• [Exercise data]
((

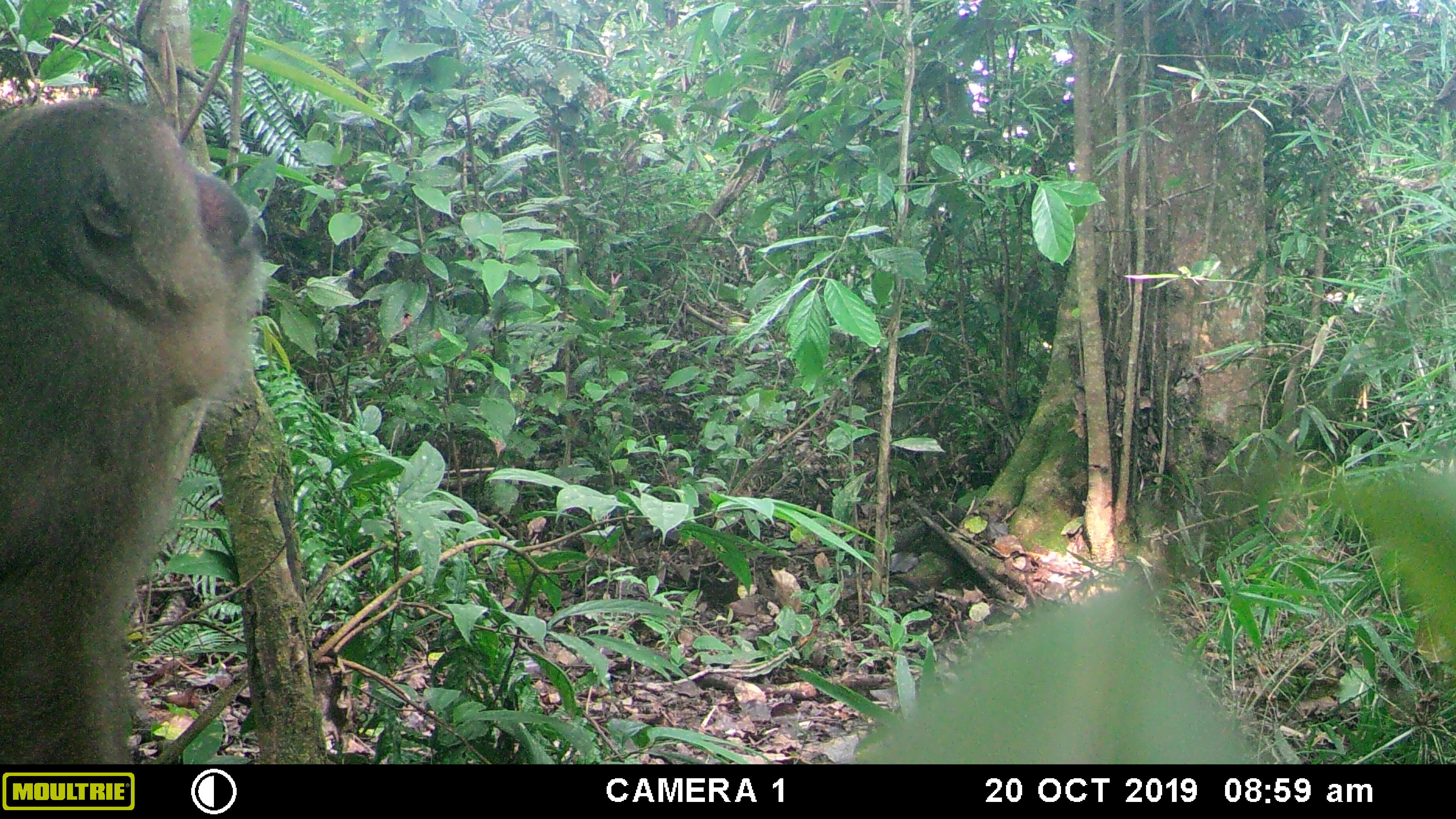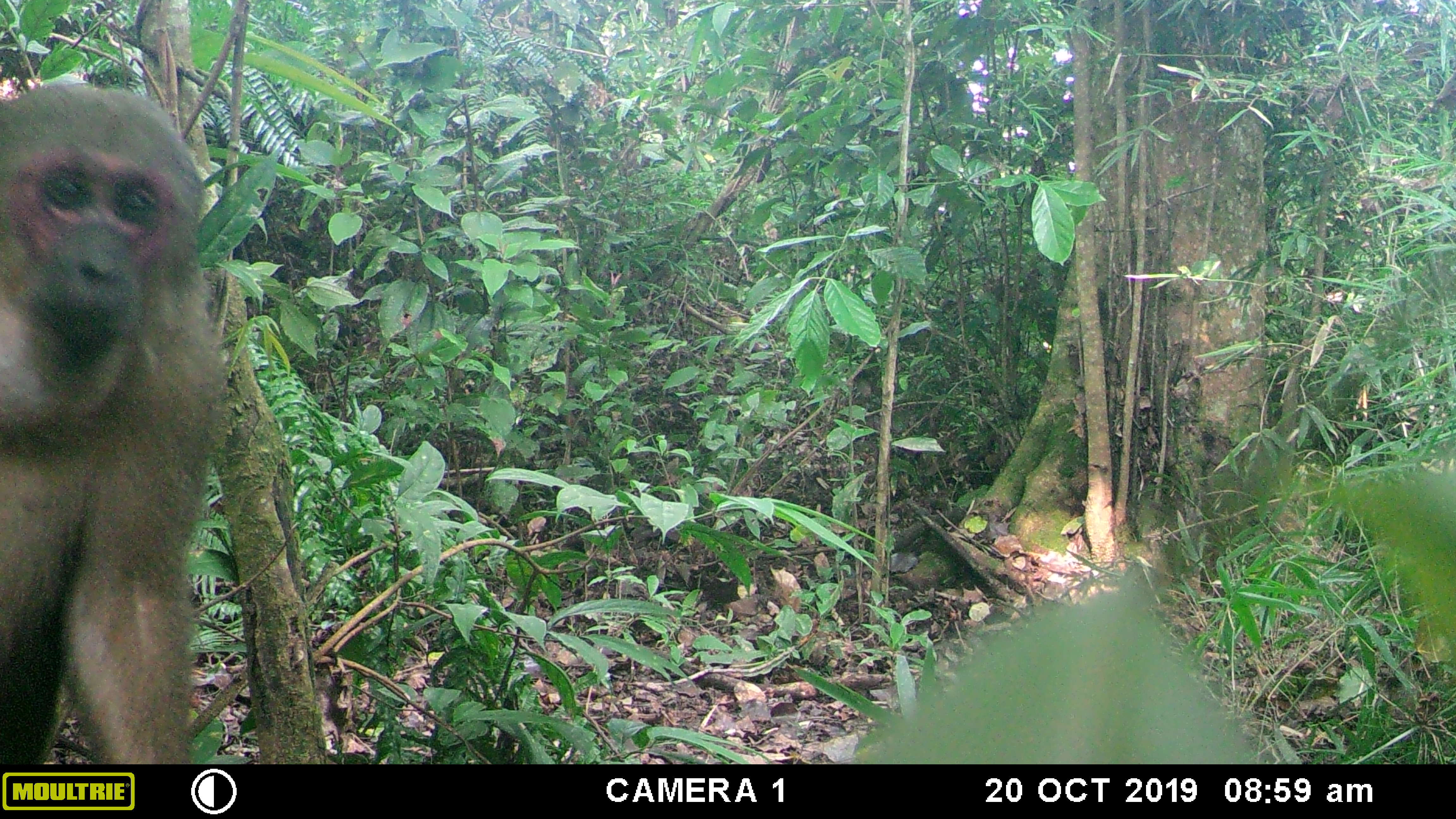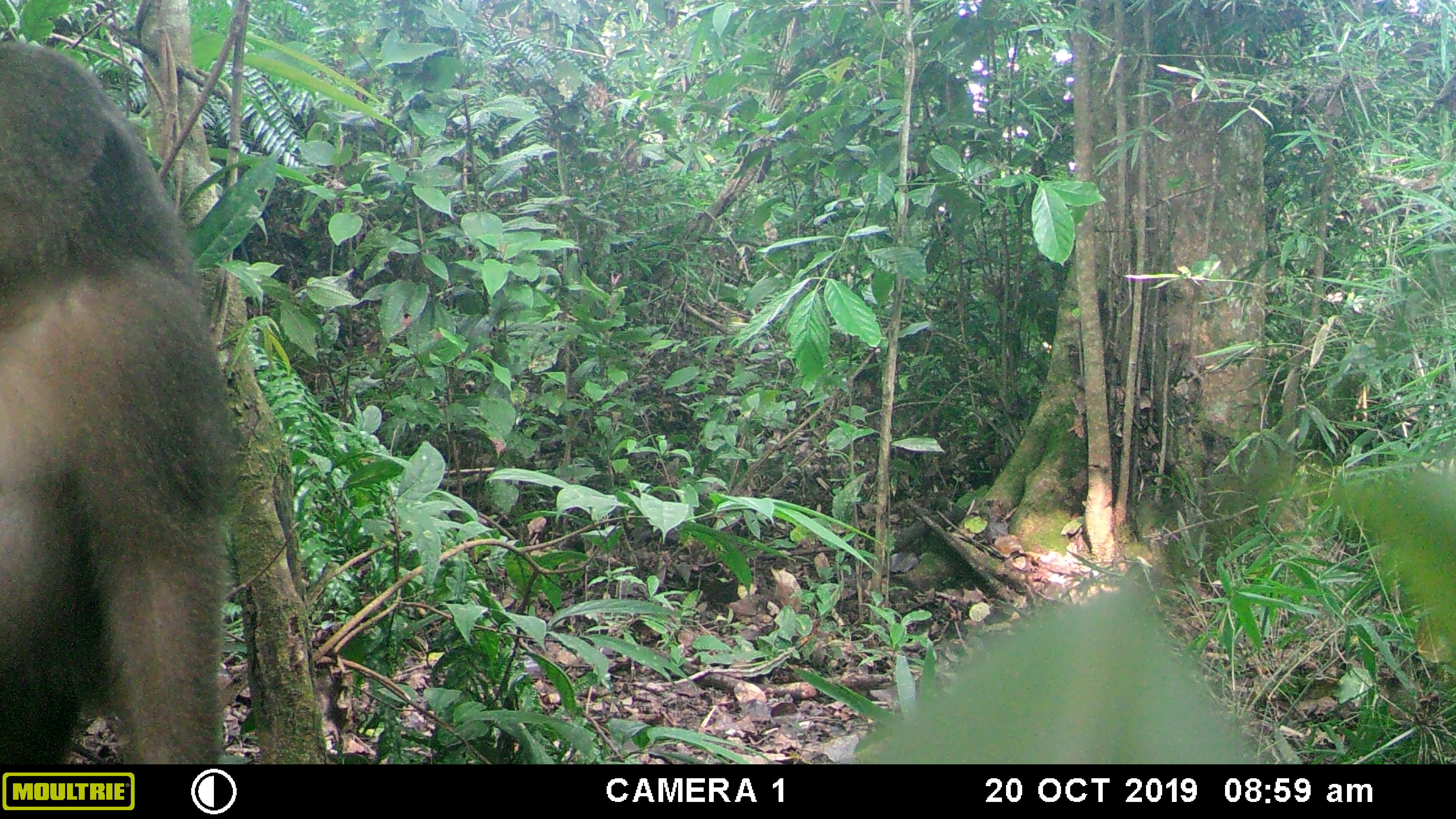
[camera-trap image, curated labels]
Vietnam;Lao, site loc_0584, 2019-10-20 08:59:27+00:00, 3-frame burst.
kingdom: Animalia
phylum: Chordata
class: Mammalia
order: Primates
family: Cercopithecidae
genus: Macaca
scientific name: Macaca arctoides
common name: stump-tailed macaque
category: stump tailed macaque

))

• [Work order]
Look above for the line containing "kingdom: Animalia"; reproduce it and every line after it through the end of the material, exactly, and nothing else.

• [Solution to the exercise]
kingdom: Animalia
phylum: Chordata
class: Mammalia
order: Primates
family: Cercopithecidae
genus: Macaca
scientific name: Macaca arctoides
common name: stump-tailed macaque
category: stump tailed macaque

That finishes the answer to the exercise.